**Written problem**. Below are records; extract exactly the lines from the one containing "In this given" through the last, both included, and keep the pictures out.
:::::
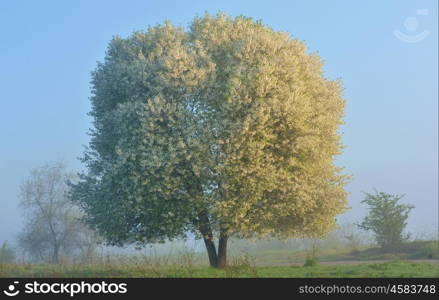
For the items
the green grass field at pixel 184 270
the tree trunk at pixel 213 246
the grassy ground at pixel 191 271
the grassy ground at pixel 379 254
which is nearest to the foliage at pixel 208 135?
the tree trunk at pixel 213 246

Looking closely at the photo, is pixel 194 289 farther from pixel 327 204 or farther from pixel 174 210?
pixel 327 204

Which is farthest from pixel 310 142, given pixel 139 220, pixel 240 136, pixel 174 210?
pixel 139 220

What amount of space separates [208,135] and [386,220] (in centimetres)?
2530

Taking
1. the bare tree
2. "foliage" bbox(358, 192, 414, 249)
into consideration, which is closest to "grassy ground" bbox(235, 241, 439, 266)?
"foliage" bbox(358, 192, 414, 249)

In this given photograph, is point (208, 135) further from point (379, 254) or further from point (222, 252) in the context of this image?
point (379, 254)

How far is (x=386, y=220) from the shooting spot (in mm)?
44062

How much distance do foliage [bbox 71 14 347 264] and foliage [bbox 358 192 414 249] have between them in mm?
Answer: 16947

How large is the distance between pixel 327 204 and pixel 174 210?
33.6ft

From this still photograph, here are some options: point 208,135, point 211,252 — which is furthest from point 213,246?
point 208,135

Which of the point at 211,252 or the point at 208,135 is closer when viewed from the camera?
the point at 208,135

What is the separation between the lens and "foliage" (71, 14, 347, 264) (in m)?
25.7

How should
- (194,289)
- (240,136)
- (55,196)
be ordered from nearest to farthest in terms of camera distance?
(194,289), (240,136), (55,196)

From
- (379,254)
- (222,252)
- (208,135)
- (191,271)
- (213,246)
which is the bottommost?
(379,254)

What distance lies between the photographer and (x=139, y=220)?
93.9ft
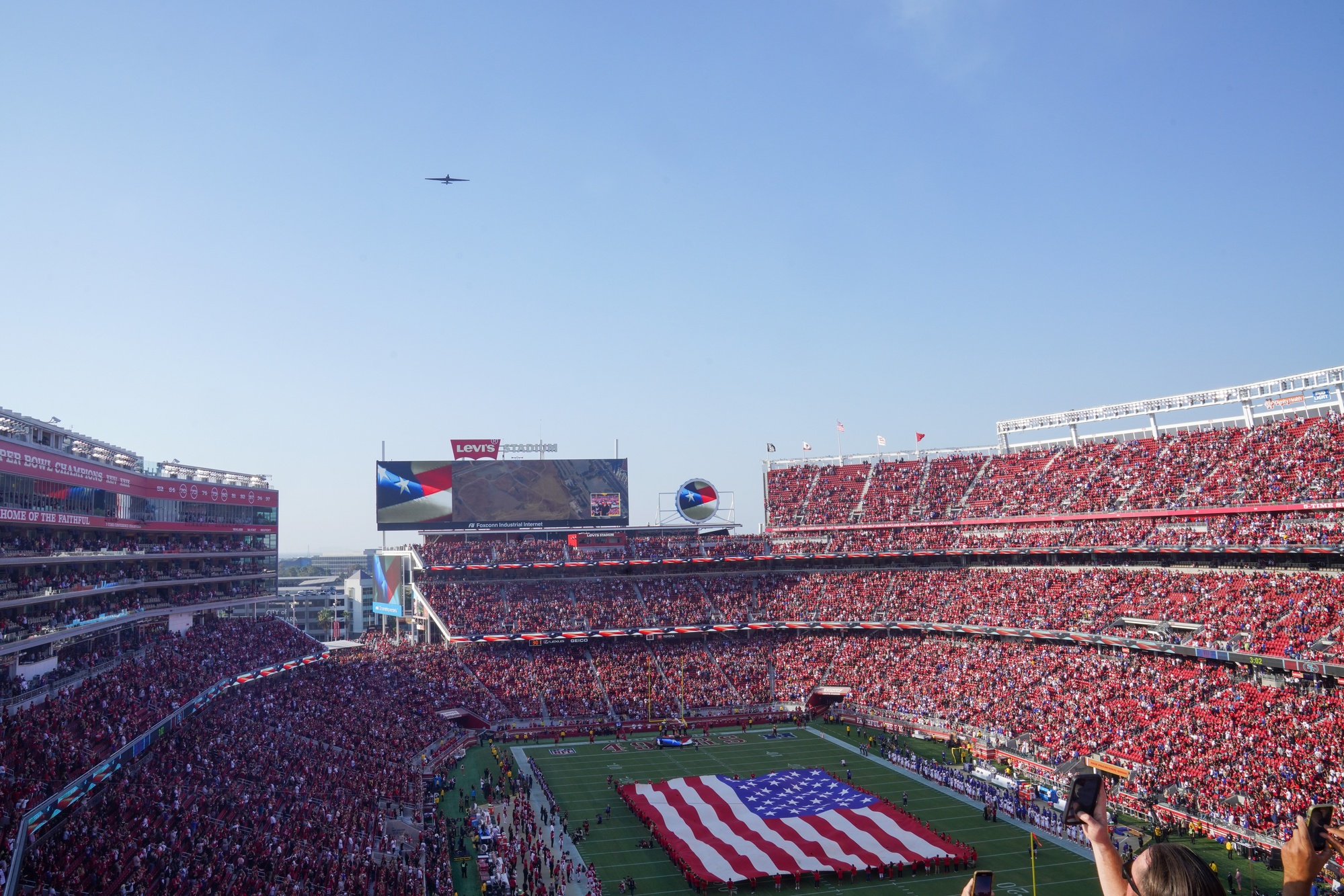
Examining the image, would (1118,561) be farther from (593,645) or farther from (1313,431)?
:::::
**The output**.
In this given photograph, is point (208, 135) further from point (379, 254) or further from point (222, 252) in the context of this image?
point (379, 254)

How far is (x=386, y=220) from the shooting spot (in mm)?
44062

How much distance do foliage [bbox 71 14 347 264] and foliage [bbox 358 192 414 249] have between them in mm?
Answer: 16947

How large is the distance between pixel 327 204 and pixel 174 210?
33.6ft

From this still photograph, here are some options: point 208,135, point 211,252 — which is furthest from point 213,246?
point 208,135

Which of the point at 211,252 or the point at 208,135 is closer when viewed from the camera?
the point at 208,135

What is the separation between the lens and "foliage" (71, 14, 347, 264) (in m)?
25.7

How should
- (194,289)
- (240,136)
- (55,196)
be ordered from nearest to farthest in terms of camera distance?
(194,289), (240,136), (55,196)

From
- (379,254)
- (222,252)
- (208,135)
- (191,271)
- (213,246)
which is the bottommost?
(379,254)

What distance lies between the photographer and (x=139, y=220)?
93.9ft
Examining the image, would (1118,561) be farther from (593,645) or farther from (1313,431)?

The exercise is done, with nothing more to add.